A second solution for doing residual-based tests for count DGPs could be based on a parametric bootstrap implementation (regarding the respective hypothetical model for the DGP). This would allow to consider further types of DGP, such as higher-order INAR and IN(G)ARCH models or Hidden-Markov models, or to use different estimation approaches for computing the residuals, e.g., ML instead of moment estimators. To get an idea about the performance of such a bootstrap implementation, we did a simulation experiment for the Poi-INAR(1) case, by comparing the above asymptotic approximation with the parametric bootstrap scheme described in Jentsch and Weiß (2018). Since the bootstrap implementation requires much more computing time, we did only 5 000 Monte Carlo replicates this time (and always 500 bootstrap replicates). The results are summarized in Table 7, where the columns “asym” refer to the asymptotic approximation and are taken from Table 2, and where the columns “boot” contain the new simulation results. Although showing more fluctuations, the sizes for this upper-sided bootstrap test are close to the 5%-level, and the power values regarding an NB-INAR(1) DGP agree quite well with those of the asymptotic approximation (with some deterioration for increasing \(\alpha \)). It should be noted, however, that the lower-sided bootstrap test suffers from oversizing, especially for \(\alpha =0.75\) (see Table 8), so further refinements would be required here.

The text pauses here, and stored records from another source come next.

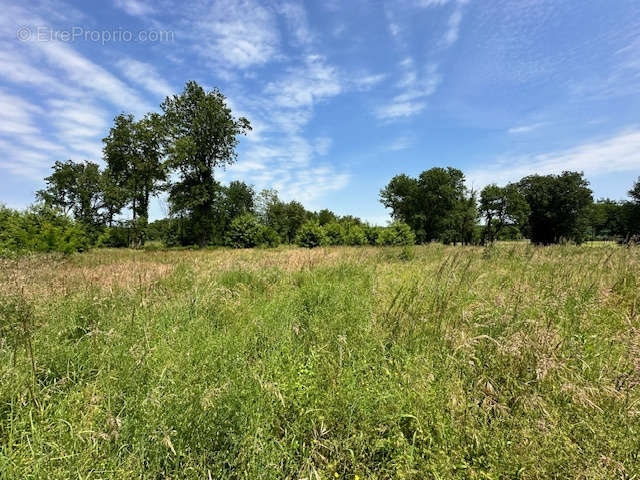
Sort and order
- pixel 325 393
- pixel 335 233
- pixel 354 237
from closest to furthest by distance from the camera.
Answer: pixel 325 393 < pixel 335 233 < pixel 354 237

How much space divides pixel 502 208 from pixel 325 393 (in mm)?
50509

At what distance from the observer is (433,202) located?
42.3 metres

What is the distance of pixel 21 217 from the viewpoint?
12398 mm

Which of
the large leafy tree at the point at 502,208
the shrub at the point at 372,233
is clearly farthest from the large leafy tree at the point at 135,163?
the large leafy tree at the point at 502,208

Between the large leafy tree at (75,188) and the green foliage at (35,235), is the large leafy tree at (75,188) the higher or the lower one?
the higher one

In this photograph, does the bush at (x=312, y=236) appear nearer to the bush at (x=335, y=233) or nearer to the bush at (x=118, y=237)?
the bush at (x=335, y=233)

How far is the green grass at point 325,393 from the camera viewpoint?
163 centimetres

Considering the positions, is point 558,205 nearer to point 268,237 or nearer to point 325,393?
point 268,237

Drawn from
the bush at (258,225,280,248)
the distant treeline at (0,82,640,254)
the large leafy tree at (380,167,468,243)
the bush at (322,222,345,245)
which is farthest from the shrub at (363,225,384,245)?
the bush at (258,225,280,248)

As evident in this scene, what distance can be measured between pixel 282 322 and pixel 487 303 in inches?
119

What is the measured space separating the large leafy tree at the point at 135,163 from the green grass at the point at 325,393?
3020 cm

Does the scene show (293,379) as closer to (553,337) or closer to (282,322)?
(282,322)

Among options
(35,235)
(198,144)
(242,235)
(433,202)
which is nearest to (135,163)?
(198,144)

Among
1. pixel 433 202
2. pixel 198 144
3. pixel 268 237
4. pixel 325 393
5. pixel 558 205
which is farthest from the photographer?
pixel 433 202
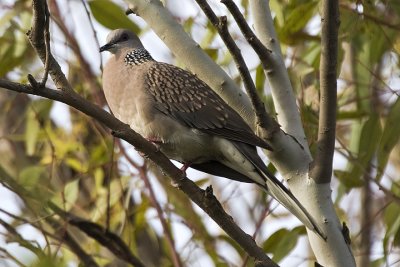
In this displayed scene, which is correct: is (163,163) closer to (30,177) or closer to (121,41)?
(30,177)

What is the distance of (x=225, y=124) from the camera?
130 inches

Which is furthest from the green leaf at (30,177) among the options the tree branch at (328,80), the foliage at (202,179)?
the tree branch at (328,80)

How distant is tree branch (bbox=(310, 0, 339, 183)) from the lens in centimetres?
256

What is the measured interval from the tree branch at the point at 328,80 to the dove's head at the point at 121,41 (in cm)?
146

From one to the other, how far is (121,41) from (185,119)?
75 cm

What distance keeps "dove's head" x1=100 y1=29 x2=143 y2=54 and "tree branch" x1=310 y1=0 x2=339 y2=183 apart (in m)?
1.46

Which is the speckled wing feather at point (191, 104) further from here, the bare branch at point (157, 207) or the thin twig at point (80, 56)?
the thin twig at point (80, 56)

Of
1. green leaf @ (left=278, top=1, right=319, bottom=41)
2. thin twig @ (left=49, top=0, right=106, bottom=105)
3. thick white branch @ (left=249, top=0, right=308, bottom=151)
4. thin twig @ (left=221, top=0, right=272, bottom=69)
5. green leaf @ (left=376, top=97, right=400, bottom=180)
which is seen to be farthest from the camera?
thin twig @ (left=49, top=0, right=106, bottom=105)

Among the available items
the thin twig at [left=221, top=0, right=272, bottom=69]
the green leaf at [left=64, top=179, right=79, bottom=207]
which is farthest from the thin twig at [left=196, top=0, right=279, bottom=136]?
the green leaf at [left=64, top=179, right=79, bottom=207]

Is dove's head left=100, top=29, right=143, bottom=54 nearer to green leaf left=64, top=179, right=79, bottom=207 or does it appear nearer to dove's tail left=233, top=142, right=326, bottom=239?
green leaf left=64, top=179, right=79, bottom=207

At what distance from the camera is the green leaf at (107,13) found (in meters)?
3.75

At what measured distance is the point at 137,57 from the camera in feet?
12.4

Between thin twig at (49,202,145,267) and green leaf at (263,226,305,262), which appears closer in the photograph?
green leaf at (263,226,305,262)

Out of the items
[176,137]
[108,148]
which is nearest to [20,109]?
[108,148]
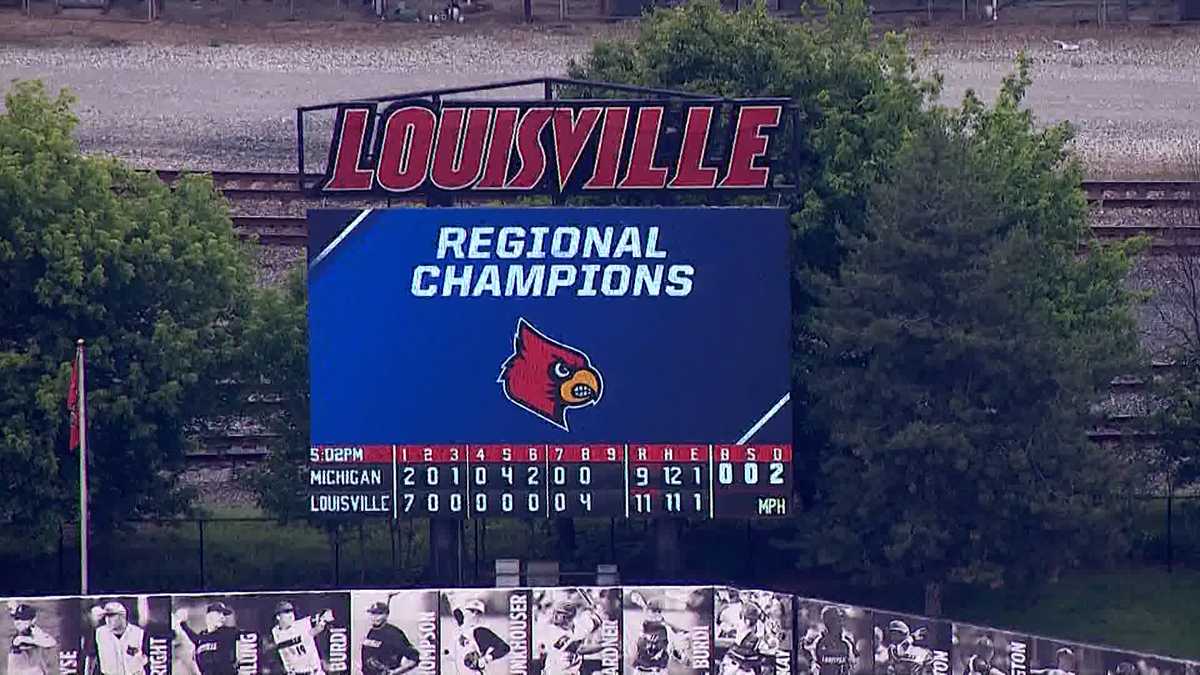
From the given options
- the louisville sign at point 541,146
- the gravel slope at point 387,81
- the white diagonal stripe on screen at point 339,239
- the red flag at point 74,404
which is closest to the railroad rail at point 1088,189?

In addition, we also combined the above bootstrap implementation (Poi- against NB-INAR(1) DGP) with ML-based residuals; also recall the discussion in Remark 2. This, however, caused a further increase in computing time because of the numerical optimizations required for each simulation and each bootstrap run. The obtained simulation results are summarized in Table 9. Again, the sizes show a bit more fluctuations than in the case of the asymptotic implementation based on moment estimators (see Table 7), but are sufficiently close to 0.050. The ML-based power values are nearly the same as those obtained using moment estimators for the low autocorrelation level \(\alpha =0.25\), but they become more and more superior with increasing \(\alpha \). This result appears plausible in view of a better performance of the ML estimators than the moment estimators for highly correlated INAR(1) processes; see the discussion in Weiß and Schweer (2016). So if the computational burden caused by the ML-based bootstrap implementation can be managed, this type of residual-based dispersion test seems to be even more powerful in detecting neglected dispersion than the more simple moment-based implementation.

6 Conclusions

For doing model diagnostics with respect to the conditional dispersion structure of the given count time series, we used statistics based on the squared Pearson residuals. To allow for hypothesis testing, we derived asymptotic approximations for the distribution of the test statistics under the null of a Poi-INAR(1) or INARCH(1) DGP. The simulations demonstrated that the resulting tests show a very good performance for uncovering diverse over- and underdispersion scenarios. Although we concentrated on Poi-INAR(1) and INARCH(1) DGPs (and computed the residuals based on moment estimators), we also argued that extensions to other types of count processes (or to other types of estimators) are possible (e.g., based on an appropriate bootstrap implementation). A more detailed study of such extensions and their performance should be done in a future research.